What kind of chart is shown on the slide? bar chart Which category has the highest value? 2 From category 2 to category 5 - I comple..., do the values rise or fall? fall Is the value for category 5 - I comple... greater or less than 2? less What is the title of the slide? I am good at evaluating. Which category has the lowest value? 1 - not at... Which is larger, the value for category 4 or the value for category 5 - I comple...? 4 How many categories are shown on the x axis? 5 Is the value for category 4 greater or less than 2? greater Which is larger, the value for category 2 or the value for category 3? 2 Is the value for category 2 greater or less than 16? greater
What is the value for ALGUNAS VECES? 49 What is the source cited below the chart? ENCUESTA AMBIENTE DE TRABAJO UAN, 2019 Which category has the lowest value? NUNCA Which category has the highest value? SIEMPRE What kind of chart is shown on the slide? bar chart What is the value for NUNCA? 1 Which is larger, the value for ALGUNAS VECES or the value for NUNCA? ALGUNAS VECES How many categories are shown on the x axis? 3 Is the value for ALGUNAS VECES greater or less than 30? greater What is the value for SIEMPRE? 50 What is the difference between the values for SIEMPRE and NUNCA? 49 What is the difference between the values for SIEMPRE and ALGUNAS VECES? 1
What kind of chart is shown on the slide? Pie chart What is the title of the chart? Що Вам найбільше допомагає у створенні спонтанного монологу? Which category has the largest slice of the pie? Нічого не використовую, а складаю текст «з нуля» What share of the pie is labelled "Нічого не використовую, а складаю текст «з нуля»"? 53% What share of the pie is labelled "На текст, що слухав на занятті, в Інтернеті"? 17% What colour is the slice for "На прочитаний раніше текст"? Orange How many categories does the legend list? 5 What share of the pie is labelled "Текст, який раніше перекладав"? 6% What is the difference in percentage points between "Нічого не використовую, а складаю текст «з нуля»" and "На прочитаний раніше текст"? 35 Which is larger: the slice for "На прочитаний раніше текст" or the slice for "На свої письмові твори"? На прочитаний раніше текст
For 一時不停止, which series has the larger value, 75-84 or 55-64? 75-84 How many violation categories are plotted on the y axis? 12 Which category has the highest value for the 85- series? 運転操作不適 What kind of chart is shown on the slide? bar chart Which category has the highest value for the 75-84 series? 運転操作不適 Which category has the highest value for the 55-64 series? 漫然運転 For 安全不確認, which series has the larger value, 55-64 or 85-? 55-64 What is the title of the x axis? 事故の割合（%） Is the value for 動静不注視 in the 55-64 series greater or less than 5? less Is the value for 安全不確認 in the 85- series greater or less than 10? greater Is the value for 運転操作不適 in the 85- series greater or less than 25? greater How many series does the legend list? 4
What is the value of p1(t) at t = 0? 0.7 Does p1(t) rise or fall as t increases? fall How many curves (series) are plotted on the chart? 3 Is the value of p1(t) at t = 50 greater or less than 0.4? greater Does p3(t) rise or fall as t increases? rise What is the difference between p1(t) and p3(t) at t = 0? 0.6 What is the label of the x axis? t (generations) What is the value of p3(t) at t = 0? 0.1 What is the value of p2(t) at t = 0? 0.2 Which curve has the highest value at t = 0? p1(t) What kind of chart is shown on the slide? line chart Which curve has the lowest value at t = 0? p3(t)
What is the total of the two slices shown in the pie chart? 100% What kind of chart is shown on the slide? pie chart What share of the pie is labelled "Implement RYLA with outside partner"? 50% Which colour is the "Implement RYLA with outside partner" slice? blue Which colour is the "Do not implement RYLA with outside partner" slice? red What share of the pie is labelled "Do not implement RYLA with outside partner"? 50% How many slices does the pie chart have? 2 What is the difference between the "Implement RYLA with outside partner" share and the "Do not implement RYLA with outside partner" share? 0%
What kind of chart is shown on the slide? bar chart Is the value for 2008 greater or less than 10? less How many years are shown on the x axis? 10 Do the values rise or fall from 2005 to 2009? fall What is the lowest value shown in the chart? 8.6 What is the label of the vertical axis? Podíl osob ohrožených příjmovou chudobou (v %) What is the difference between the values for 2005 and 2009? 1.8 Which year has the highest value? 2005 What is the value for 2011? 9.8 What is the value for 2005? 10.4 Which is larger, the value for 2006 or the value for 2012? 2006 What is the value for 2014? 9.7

______

**PROBLEM**:
Restate word for word the rows from the beginning up to and including the line that contains "What is the value for ALGUNAS".

**TASK OUTPUT**:
What kind of chart is shown on the slide? bar chart Which category has the highest value? 2 From category 2 to category 5 - I comple..., do the values rise or fall? fall Is the value for category 5 - I comple... greater or less than 2? less What is the title of the slide? I am good at evaluating. Which category has the lowest value? 1 - not at... Which is larger, the value for category 4 or the value for category 5 - I comple...? 4 How many categories are shown on the x axis? 5 Is the value for category 4 greater or less than 2? greater Which is larger, the value for category 2 or the value for category 3? 2 Is the value for category 2 greater or less than 16? greater
What is the value for ALGUNAS VECES? 49 What is the source cited below the chart? ENCUESTA AMBIENTE DE TRABAJO UAN, 2019 Which category has the lowest value? NUNCA Which category has the highest value? SIEMPRE What kind of chart is shown on the slide? bar chart What is the value for NUNCA? 1 Which is larger, the value for ALGUNAS VECES or the value for NUNCA? ALGUNAS VECES How many categories are shown on the x axis? 3 Is the value for ALGUNAS VECES greater or less than 30? greater What is the value for SIEMPRE? 50 What is the difference between the values for SIEMPRE and NUNCA? 49 What is the difference between the values for SIEMPRE and ALGUNAS VECES? 1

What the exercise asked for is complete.